MOST HOSPITALS ARE EMPTY
SOME MAY NEVER OPEN AGAIN
Tens of thousands of health care workers across the United States are going without pay today, even as providers in the nation’s hot spots struggle to contain the coronavirus pandemic
This “tale of two hospitals” is a function of clumsy, if well-intentioned, federal and state directives to halt all non-emergency procedures, which appeared at first blush to be a reasonable precaution to limit unnecessary exposure and safeguard staff, beds and equipment.
But instead of merely preserving hospital beds and other resources, this heavy-handed injunction has created a burden of its own design: a historic number of empty beds in systems left untouched by the pandemic.
Those hospitals have resorted to unprecedented levels of furloughs to stave off temporary budget shortfalls, but industry and economic trends point to more lasting outcomes unless immediate action is taken.
At 18 percent of the U.S. economy, health care is a $3.6 trillion industry annually. By barring all elective surgeries, which covers a huge array of operations, like knee reconstructions or even cancer biopsies, hospitals have been denied billions in revenue in just the last month alone.
Outpatient services account for half of all hospital revenue, which means hospitals are now making, and spending, half what they were this time last year.
MOST HOSPITALS ARE EMPTY
It’s not surprising, then, that the industry shed a record 43,000 health care workers in the first month of this crisis. Experts expect equal or greater layoffs this month, when the sustained forbearance has made revenue even more urgent.
Even before this crisis, one in four rural hospitals were vulnerable to closure. Now, many of these rural systems have more empty beds than ever before.
It doesn’t take an economist to understand the underlying economics here.
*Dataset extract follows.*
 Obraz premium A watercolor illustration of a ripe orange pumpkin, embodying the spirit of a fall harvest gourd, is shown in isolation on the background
And it won’t just be rural health care that will suffer—hospitals in every corner of the country might close for good.
The coronavirus will continue to spread throughout the United States, but our ability to treat and prevent its transmission will be severely constrained if as-yet-unaffected hospitals resort to mass layoffs.
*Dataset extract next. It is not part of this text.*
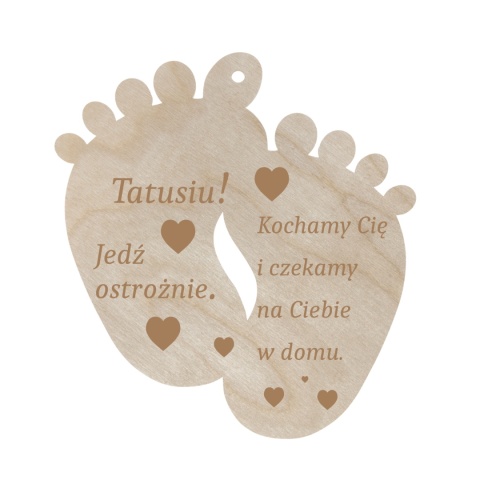 Dzień Taty Prezent Zawieszka do Samochodu Auta Stópki Grawer Drewniane Eko Dzień Taty Prezent Zawieszka do Samochodu Auta Stópki Grawer Drewniane Eko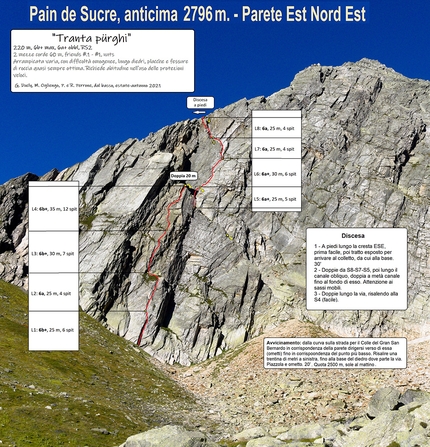 Pain de Sucre, Valle del Gran San Bernardo - Tranta pűrghi a Pain de Sucre, Valle del Gran San Bernardo (Gianpaolo Ducly, Mario Ogliengo, Pietro Perrone, Rocco Perrone, 2021)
We need to sustain robust staffing in every corner of this country—and prohibiting elective surgeries outright is wildly counterproductive.
Understand: The availability of clinicians in hot spots like New York City, New Orleans and Detroit is no more an urgent public health crisis than health care staffing everywhere else because when this is over these patients will still require dialysis, chemotherapy and other life-saving treatments.
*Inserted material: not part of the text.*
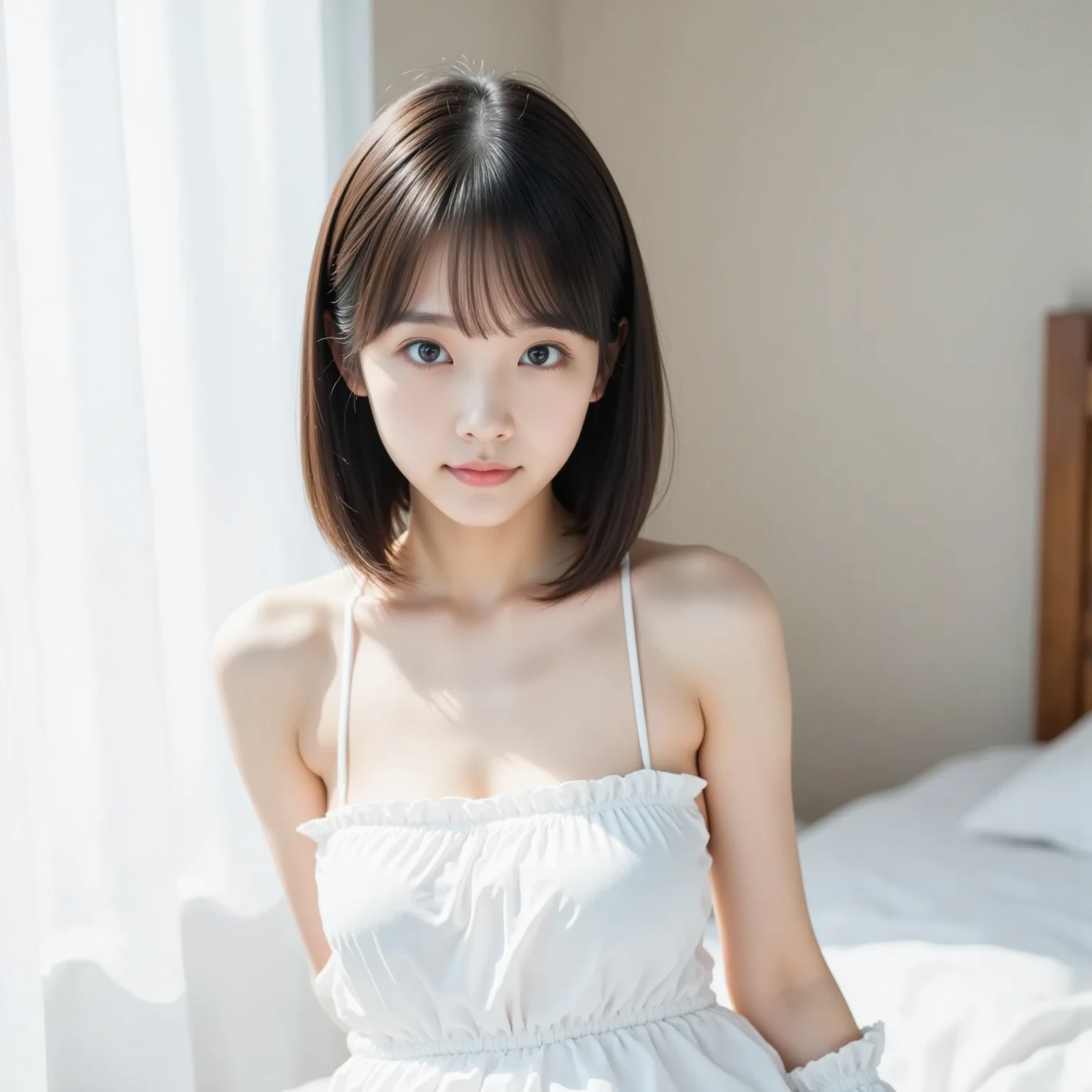 (Highest quality, masterpiece, Ultra-high resolution, 8k, RAW Photos, Realistic, Anatomically correct:1.5), 20-year-old girl:1.2, Embarrassing, avert your eyes, blush:1.0, View Viewer, ((bar)) 、Large windows、Night view、 Light:1.2, Bokeh, Cinema Lighting:1.0, Depth of written boundary, sharp、 Cute Face、Idol、(Black short sleeve lace top)、(Black tulle skirt)、Shiny clothes、”dwarf”、(Floral clothes)、(Full Body Shot)、Side angle、Cowboy Shot、(( smile))、((Ultra short hair、Berry Short))、(Straight bangs)、((See-through))、(( One Girl))、Waist、I can see your thighs、(Shot from behind)、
Health care has historically weathered economic downturns in stride because people get sick even in depressions, but this is unlike previous slumps. In the past 30 years, there have been only four months where the industry destroyed jobs. What used to be the worst case, in 2003, was just one-quarter of the losses experienced in March.
Hospitals are in the business of treating patients, but few are any more—which means more furloughs are ahead unless and until hospitals are allowed to perform their basic function: provide health care.
Because one in eight Americans is employed in health care, the fastest way to get Americans back to work is to allow hospitals to treat patients. Allowing these workers to get back on hospital payrolls will also save the federal government as much as $2 billion a day through safety net benefits.
When we’ve defeated the coronavirus, chronic disease will still be there, lurking in our communities. But health care’s footprint—large and small, rural and urban alike—will be forever changed by this crisis unless our government gets out the way and allows doctors to go about their business of healing patients.
After all, it’s doctors and patients who should make decisions about care, not bureaucrats.
DAWG SAYS: AS FOR THE LAST LINE, IT HAS NOT BEEN THE DOCTORS AND PATIENTS WHO MAKE DECISIONS ABOUT CARE FOR A LONG TIME.